Hi! I'm new to this forum and looking for helpful information regarding the ownership of mini donkeys. I grew up on a ranch in South Dakota. I have owned horses and other livestock all my life. We currently have 4 quarter horse geldings. My 11-yr-old son has decided he'd like a mini donkey. I have a friend who breeds a few for his exotic animal sale every year. I have a few concerns, though.

We will be buying a weanling and I am worried that when we bring all the equines together for the winter closer to the house, that the little donkey may get kicked or injured by the big guys.

I am also wondering how hardy they are. I've read literature that says donkeys can be susceptible to illness when they get wet and/or chilled. We do not have a fully enclosed barn, just a 3-sided shed.

Are they a lot more difficult to train compared to horses?

Are they prone to laminitis? I'd really prefer to buy mini horse, but my son is set on a donkey. I don't want to disappoint him, but I know who'll be stuck dealing with the situation if something should happen such as illness or injury.

Thanks for your help.


----------



## Helicopter (Jun 25, 2012)

Okay, I don't know much but I'll give some advice for what it's worth.

If you decide to get a Jack have him gelded ASAP. ASAP.

Yes, they are as prone to Laminitis as any horse.

They are very smart and quite determined. You need infinite patience and knowledge to train them.
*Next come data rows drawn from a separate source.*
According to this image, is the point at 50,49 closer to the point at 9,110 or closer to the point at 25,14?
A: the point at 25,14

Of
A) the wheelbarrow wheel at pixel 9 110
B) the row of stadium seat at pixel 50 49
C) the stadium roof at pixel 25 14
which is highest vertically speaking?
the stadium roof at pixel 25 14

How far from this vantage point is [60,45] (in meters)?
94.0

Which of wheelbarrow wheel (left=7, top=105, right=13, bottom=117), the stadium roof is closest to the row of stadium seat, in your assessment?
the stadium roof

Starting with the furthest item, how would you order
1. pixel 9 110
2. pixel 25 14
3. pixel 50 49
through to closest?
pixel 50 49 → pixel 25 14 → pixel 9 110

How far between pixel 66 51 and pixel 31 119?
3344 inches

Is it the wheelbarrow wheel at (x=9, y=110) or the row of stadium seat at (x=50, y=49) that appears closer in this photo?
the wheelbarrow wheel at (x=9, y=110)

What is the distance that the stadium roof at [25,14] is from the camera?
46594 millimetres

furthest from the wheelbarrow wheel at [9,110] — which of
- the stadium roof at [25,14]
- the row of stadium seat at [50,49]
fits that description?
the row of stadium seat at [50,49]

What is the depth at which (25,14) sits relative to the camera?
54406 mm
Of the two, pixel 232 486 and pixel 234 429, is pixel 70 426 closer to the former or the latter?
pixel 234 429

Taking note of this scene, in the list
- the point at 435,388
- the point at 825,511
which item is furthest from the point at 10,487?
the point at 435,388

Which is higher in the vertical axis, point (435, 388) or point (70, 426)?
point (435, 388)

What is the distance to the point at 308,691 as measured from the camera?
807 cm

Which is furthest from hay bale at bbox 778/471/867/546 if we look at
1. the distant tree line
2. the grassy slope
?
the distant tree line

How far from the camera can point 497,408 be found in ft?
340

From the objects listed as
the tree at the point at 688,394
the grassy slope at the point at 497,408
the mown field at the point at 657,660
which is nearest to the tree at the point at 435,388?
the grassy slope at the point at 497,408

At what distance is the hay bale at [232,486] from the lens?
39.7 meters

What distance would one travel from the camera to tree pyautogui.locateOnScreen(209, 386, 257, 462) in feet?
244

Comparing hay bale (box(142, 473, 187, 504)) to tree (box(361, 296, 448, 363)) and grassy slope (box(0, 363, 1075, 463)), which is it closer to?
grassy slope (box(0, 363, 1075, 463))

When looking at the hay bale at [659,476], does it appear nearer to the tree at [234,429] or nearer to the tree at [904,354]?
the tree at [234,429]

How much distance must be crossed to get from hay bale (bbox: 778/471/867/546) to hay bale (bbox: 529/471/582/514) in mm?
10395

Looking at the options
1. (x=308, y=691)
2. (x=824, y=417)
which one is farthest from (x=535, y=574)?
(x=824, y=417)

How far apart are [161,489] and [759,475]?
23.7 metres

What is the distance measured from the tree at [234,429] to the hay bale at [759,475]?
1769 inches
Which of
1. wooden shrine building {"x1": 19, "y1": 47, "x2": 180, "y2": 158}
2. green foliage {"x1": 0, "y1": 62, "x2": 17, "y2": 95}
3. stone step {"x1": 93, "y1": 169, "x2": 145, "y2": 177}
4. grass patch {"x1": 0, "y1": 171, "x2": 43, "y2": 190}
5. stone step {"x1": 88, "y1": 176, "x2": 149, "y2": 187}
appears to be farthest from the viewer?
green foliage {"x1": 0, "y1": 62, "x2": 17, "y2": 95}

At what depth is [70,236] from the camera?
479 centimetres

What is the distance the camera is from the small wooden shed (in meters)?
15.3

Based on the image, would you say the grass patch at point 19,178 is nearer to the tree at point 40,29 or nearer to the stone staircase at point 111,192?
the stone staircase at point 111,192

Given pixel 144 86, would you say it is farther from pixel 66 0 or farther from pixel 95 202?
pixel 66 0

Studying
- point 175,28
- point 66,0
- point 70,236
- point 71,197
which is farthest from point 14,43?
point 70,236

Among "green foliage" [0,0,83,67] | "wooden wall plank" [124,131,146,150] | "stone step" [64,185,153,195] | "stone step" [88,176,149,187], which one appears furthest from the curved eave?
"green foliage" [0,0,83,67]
Don't think I'd want a mini donkey sharing with a herd of big guys. Guess it depends on the relationship but the sheer difference in size woud be a worry and accidents do happen. But I certainly wouldn't want him on his own either. Why not get 2.

There is a Lucky Three Ranch site which is all about Donkeys and Mules. Worth a look.

Donkeys originated in hot, dry climates. They don't like being wet. There is nothing as miserable looking as a donkey standing in the rain. That said mine have never been sick in the 8 years I have had them. But of course this is Australia and winter temperatures are comparatively mild.

My donkeys are English/Irish. I'd love to have a mini but they are too expensive over here.

Welcome to the donkey world. They are very special creatures.


----------